20

I have a simple question. Somehow I was unable to find a definitive answer.

How much is WITH RECURSIVE syntax optimized in PostgreSQL? By that I mean: is it merely a syntactic sugar for a series of non recursive queries, OR is it more of a single statement that despite its complicated semantics has been optimized as a whole. A follow-up question - just about how much is it possible to optimize this kind of syntax? Of course some concrete data on the matter is most welcome.

julx
  • 8,694
  • 6
  • 47
  • 86

2 Answers2

20

I've found it optimized up to a point.

The various subqueries are re-used as expected and are optimized individually, and Postgres optimizes the latter just like any other query.

My main gripe with it has to do with that it won't inject constraints into the CTEs when it could.

For instance:

with recursive
parents as (
select node.id,
       node.parent_id
from nodes as node
union all
select node.id,
       parent.parent_id
from parents as node
join nodes as parent on parent.id = node.parent_id
)
select parent_id
from parents
where id = 2;

Postgres would ideally understand, in the above, that (since node.id is returned as is) it can do:

with recursive
parents as (
select node.id,
       node.parent_id
from nodes as node
where id = 2
union all
select node.id,
       parent.parent_id
from parents as node
join nodes as parent on parent.id = node.parent_id
)
select parent_id
from parents;

... and use an index scan on the primary key. In practice, it'll actually do exactly when the CTE tells it to do: recursively pull all parents for all rows, place the result set in an unnamed temporary table if needed, and then check each row from the result set one for id = 2.

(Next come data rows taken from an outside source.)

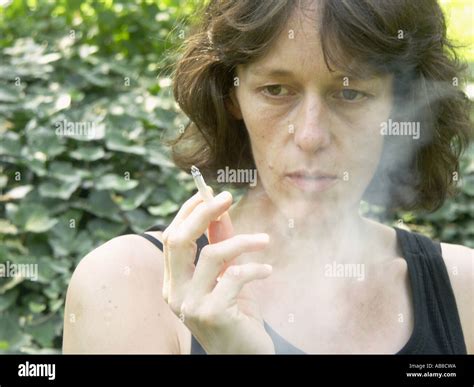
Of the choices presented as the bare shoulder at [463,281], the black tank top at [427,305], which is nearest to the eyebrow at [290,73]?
the black tank top at [427,305]

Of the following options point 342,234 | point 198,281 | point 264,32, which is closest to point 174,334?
point 198,281

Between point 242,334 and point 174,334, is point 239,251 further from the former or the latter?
point 174,334

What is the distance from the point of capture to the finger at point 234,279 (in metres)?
1.26

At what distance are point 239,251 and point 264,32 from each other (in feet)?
A: 1.62

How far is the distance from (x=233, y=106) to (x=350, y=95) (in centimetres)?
29

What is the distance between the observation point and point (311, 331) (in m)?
1.63

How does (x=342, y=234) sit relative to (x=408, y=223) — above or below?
below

In other words, a CTE does not keep a trace of the "originating" table/row/column set that it's returning. Until this gets optimized properly, creating a view on a recursive query is crazy at best.

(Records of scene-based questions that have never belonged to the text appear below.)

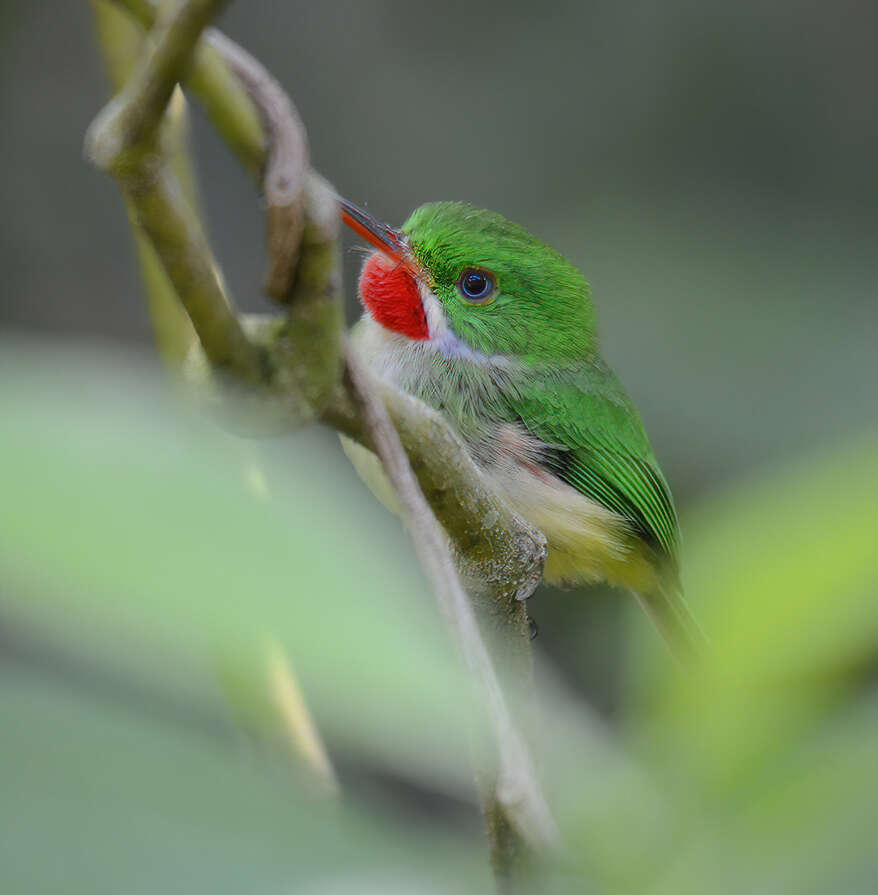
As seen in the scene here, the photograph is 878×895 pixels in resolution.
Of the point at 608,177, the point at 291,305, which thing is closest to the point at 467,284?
the point at 291,305

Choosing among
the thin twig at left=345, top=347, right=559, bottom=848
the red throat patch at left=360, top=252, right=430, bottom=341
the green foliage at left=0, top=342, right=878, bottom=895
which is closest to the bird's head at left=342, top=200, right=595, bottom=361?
the red throat patch at left=360, top=252, right=430, bottom=341

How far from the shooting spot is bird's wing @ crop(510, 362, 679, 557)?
2156 mm

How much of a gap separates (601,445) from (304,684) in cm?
189

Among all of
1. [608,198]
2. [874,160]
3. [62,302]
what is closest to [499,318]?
[608,198]

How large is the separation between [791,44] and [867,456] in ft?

A good workaround in the meanwhile is to create an sql function instead:

create function parents(id int) as returns table (id int) $$
    with recursive
    parents as (
    select node.id,
           node.parent_id
    from nodes as node
    where id = $1
    union all
    select node.id,
           parent.parent_id
    from parents as node
    join nodes as parent on parent.id = node.parent_id
    )
    select parent_id
    from parents;
$$ language sql stable strict rows 5 cost 1;

Another issue is you can't use FOR UPDATE with recursive CTEs (for very much the same reason, in fact).

Denis de Bernardy
  • 75,850
  • 13
  • 131
  • 154
  • Given the age of this answer, are you aware of any recent changes in the behavior you described? – Oliver Salzburg Jul 20 '17 at 09:56
  • @OliverSalzburg: I honestly have no idea, but it should be reasonably easy to test by comparing the query plans of the queries in the answer. – Denis de Bernardy Jul 20 '17 at 10:16
  • Hi, I not see before, perhaps this answer is also the answer of [this question](https://stackoverflow.com/q/51982247/287948)... But there are composite-pk, array and update context. – Peter Krauss Aug 23 '18 at 09:31
5

My experience is that it is indeed very well optimized.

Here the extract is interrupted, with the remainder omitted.